-- Instruction --
Please write the next part of the article on William Hendricks' family, starting after its final sentence and not from the data.
======== Source text ========
What Happened to William Hendricks’ Family?

Blue Hill overlooking the Susquehanna River opposite Sunbury, Pennsylvania, circa 1905 (public domain).

William McCullough Hendricks was survived by a large family, including his wife, children, parents, and all but two of his siblings. Shocked and saddened by the sudden, untimely passing of their beloved Bill in 1875, they soldiered on following his interment with military honors at Sunbury’s Pomfret Manor Cemetery.

Like most American families of the mid to late 19th century, the Hendricks clan led lives filled with great highs and lows. Some moments, for this particular family though, were more surprising than those experienced by their neighbors. Sometime during December of 1875, William Hendricks’ mother, Anna Maria (Shindel) Hendricks, suffered “a narrow escape from death,” according to the Christmas Eve edition of the Sunbury American—during an event that nearly also killed his niece:

On Saturday afternoon last Mrs. Benj. Hendricks, an old and highly esteemed lady, residing on Walnut Street, this place, was shot through the arm by a boy through carelessness….

A lame boy, named George Wilver, residing on Third street, has been in the habit of shooting at mark, in the lot back of his mother’s, directly west of which is the rear or kitchen part of the Hendricks dwelling, fronting on Walnut street. He had been repeatedly warned by persons living in the neighborhood to leave off the dangerous practice.

On Saturday, while Mrs. Hendricks was leaning over her cooking stove, engaged at her household duties, a ball came crashing through the east kitchen window, entering one arm a little below the elbow, and passing out on the opposite side, near the wrist; then, grazing the forehead of Miss Ella Hendricks, her granddaughter, it struck an opposite window, cracking the glass, and fell to the floor.

The sudden shock caused Mrs. H. to faint. Miss Ella was considerably scared; she at once called Mr. M. L. [Martin Luther Hendricks] and Miss Minnie Hendricks, who were in another part of the house, and the old lady was brought to by means of camphor, &c.

The course of the ball was traced from the window at which it entered to the rear of the Wilver lot. On its way it passed through the eastern fence of the Hendricks property, the boards on one side and a window on the other, of a wash house in the yard, and the kitchen window above mentioned. A paper target and a number of bullet holes were found in the Wilver fence, leaving no doubt that the shot was fired by the boy above referred to. The wound, though serious, is not likely to produce a fatal result. Mrs. Hendricks is being cared for by Dr. Shindel.
======== Dataset extract ========
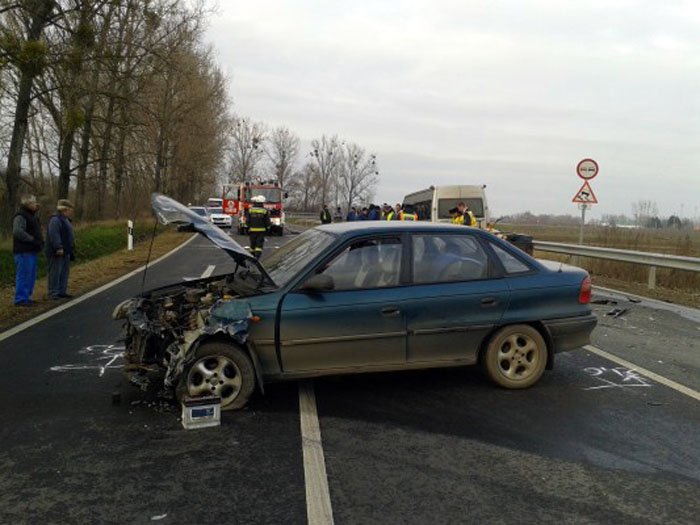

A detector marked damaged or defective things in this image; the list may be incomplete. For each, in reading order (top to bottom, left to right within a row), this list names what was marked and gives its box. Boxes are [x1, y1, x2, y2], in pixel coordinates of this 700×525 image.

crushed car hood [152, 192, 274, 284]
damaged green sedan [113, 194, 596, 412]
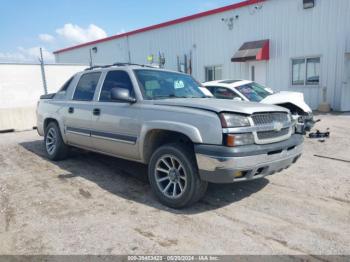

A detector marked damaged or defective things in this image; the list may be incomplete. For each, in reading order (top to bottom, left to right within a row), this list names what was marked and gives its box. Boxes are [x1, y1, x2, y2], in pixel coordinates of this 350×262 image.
========
-- Task answer --
Anna Maria (Shindel) Hendricks did survive that wound, but the Hendricks family matriarch passed away nearly two years to the day of her shocking injury—in Sunbury on 9 December 1877. She was followed in death by Hendricks family patriarch and former Sunbury Borough Council member, Benjamin Dewees Hendricks, who died on 20 September 1883 on the grounds of the plantation he had purchased in Port Royal, Caroline County, Virginia after the Civil War. He had relocated there to reside with his son, Jacob, who had been engaged in farming the $3,000 property since its purchase.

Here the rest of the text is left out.